Ama yüreğiniz söz dinlemez olur sevmekten alıkoyamazsınız kendinizi tüm çabalarınıza rağmen.Her an onu düşünürken buluverirsiniz kendinizi,her şeyi ona anlatmak istersiniz,hep onun yanında olmak için dayanılmaz arzular duyarsınız,akşamları eve gitmek istemez olursunuz,canınız yanar eve giderken.Onun yanındayken bir kuşun kanadına binmiş gibi hızla akan zaman ondan ayrı kaldığınız zamanlarda ayağına taş bağlanmış bir kaplumbağanın yüreğinizi sıkan çabaları gibi ağır ve çekilmez olur.Kendinizi işinize, kendinizi kitaplara verirsiniz.O küçük kasabada huzur diye tanımladığınız sessizlik,yaklaşmakta olan büyük bir fırtınanın habercisi gibi tedirgin etmeye başlar sizi.Soluduğunuz havanın içine kurşun gibi karışarak onu ağırlaştıran, nefes almanızı zorlaştıran bir huzursuzluk hissedersiniz hayatınızda.

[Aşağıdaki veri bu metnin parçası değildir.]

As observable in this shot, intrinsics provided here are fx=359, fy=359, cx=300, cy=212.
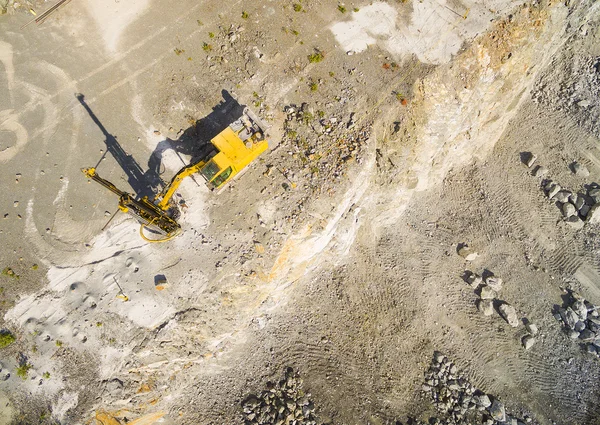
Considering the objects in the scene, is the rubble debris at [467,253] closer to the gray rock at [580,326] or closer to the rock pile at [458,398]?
the rock pile at [458,398]

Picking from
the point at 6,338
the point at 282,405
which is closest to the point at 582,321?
the point at 282,405

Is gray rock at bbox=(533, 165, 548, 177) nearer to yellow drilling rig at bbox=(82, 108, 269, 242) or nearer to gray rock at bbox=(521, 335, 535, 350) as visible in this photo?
gray rock at bbox=(521, 335, 535, 350)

Kendi kendinize sorgulamalar başlar derinden, eşiniz o küçük kasabadaki insandır hala,ama siz eşinizi o küçük kasabada gördüğünüz gözle görmemeye ve daha da kötüsü o küçük kasabada sevdiğiniz gibi sevmemeye başladığınızı fark edersiniz.Daha önce sevdiğinizde önemli olmayacağını düşündüğünüz pek çok özelliği küçük kirpilerin okları gibi teker teker içinizi sızlatarak batar teninize.
Eşinizin, küçük bir yerde size çok yakın olabilmesinden dolayı size gösterdiği ilgi olarak düşünmekte bir sakınca görmediğiniz ve kendinizi inandırdığınız davranışlarının büyük bir alanda aslında size gösterilen bir ilgi olmadığını, sizi tatminden ne kadar uzak olduğuna şahitlik edersiniz hayretle. O küçük kasabada bulduğunuz insanı sevme gayretiniz,gerçekten sevmeye değer olan insanı bulduğunuzda, yerine sığmadığı için küçük mutfağınızın tam ortasında duran bir buzdolabı gibi her an dikkatinizi çekmeye, sizi rahatsız ederek içinizdeki duyguları soğutmaya ve sizi üşütmeye başlar.
Aslında gerçekten sevmeye değer olan insanı bulduğunuz da fark edersiniz ki bulduğunuz insanı sevmişsinizdir.